ANKARA - Anayasa Mahkemesi, velayeti annesine verilen çocuğunu ayda 2 kez 10.00-17.00 saatlerinde almasına izin verilen babanın, aile hayatına saygı hakkının ihlal edildiğine hükmetti.
Resmi Gazete'de yayımlanan karara göre, Murat Atılgan, Diyarbakır 1. Aile Mahkemesinin kararıyla eşinden boşandı.
Mahkeme, 2011 doğumlu çocuğun annesine verilmesini, belirli gün ve saatlerde ise babasına teslim edilmesini kararlaştırdı.
Bu kapsamda, babanın çocuğuyla ayrı şehirlerde yaşaması halinde her yıl Temmuz ayının 1 ile 30. günleri arasında, dini bayramların birinci günü 10.00'dan ikinci günü aynı saate kadar, aynı şehirde yaşaması halinde de her ayın ilk ve üçüncü Pazar günü 08.00'den 21.00'e, dini bayramların ilk günü 10.00'dan ertesi gün 10.00'a kadar ilişki tesisine karar verildi.
Yargıtay 2. Hukuk Dairesince ilk derece mahkemesinin kararı, çocuğun her ayın ilk ve üçüncü Cumartesileri ile dini bayramların ikinci günleri, 10.00-17.00 saatlerinde babasına verilmesi şeklinde düzeltilerek onandı.
Baba Murat Atılgan, karar düzeltme talebinin reddedilmesi üzerine Anayasa Mahkemesine bireysel başvuruda bulundu.
Yüksek Mahkeme, Atılgan'ın Anayasa'nın 20. maddesinde güvence altına alınan aile hayatına saygı hakkının ihlal edildiğine karar verdi.
Kararda, aile yaşamının temel unsurunun, aile ilişkilerinin normal şekilde gelişebilmesi ve bu bağlamda aile fertlerinin birlikte yaşama hakkı olduğu, bu hakkın kapsamının aile yaşamına saygı yükümlülüğünden ayrı düşünülemeyeceği belirtildi.

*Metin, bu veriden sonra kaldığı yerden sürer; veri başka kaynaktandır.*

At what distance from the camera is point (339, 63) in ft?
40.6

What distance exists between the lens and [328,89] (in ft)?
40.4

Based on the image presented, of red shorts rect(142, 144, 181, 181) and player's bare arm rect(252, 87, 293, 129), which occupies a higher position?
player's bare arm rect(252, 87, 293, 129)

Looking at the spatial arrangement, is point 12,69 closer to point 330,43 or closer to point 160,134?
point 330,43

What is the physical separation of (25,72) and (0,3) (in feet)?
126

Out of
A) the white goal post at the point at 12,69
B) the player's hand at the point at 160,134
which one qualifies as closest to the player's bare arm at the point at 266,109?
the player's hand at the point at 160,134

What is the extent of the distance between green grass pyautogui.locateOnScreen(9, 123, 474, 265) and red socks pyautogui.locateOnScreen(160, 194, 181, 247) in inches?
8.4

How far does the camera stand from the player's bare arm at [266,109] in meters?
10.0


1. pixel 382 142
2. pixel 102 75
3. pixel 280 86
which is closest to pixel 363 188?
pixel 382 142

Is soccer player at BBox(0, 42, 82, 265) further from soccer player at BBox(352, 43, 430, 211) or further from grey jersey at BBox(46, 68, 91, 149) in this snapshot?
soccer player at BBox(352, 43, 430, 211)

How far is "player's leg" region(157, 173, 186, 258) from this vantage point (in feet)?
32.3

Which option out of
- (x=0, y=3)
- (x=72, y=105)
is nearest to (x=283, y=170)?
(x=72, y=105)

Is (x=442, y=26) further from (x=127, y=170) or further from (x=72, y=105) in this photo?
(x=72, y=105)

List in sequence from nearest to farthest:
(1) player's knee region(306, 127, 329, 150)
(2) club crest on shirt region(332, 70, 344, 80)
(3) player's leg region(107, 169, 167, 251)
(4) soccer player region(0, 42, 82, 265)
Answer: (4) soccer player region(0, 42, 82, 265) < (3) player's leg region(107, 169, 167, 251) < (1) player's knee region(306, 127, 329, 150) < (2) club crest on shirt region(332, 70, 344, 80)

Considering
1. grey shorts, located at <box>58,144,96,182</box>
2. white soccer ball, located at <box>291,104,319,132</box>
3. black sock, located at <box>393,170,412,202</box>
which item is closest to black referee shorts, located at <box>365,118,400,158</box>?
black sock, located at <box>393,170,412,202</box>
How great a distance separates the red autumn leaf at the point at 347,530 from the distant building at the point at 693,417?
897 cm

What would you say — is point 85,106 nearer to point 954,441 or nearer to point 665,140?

Boşanmanın aile yaşamını ortadan kaldırmayacağı, ebeveyn ve çocuk arasındaki aile yaşamının anne ve babanın boşanmasının ardından da devam edeceğinin açık olduğu aktarılan kararda, şu ifadelere yer verildi:
"Anne-baba ve çocukların birlikte yaşama hakkı aile hayatının esaslı unsuru olup, anne ve baba arasındaki ilişkinin sona ermesi durumunda, hukuksal düzenlemelerden kaynaklanan ve bu ilişkiyi kısıtlayan ya da engelleyen tedbirler, aile hayatına saygı hakkına müdahale oluşturur. Somut başvuru açısından, boşanma davası neticesinde velayet hakkı tanınmayan başvurucuya sınırlı görüşme hakkı tanınması ve kişisel ilişki konusundaki kısıtlamaların, başvurucunun aile hayatına saygı hakkına müdahale oluşturduğu açıktır."
Mahkemenin kısıtlamaya ilişkin gerekçesinin aile hayatına saygı hakkı bağlamında ilgili ve yeterli olmadığı vurgulanan kararda, "Çocukla baba arasında kurulması öngörülen kişisel ilişkinin, uygulanabilir ve etkili olmasını temin edecek şekilde hareket yükümlülüğü açısından etkisiz kaldığı, sonuç olarak başvurucunun çocuğuyla kişisel ilişki kurma hakkının yerine getirilmesinde kamusal makamlarca gereken çabanın gösterilmemiş olduğu anlaşılmaktadır" hükmüne yer verildi.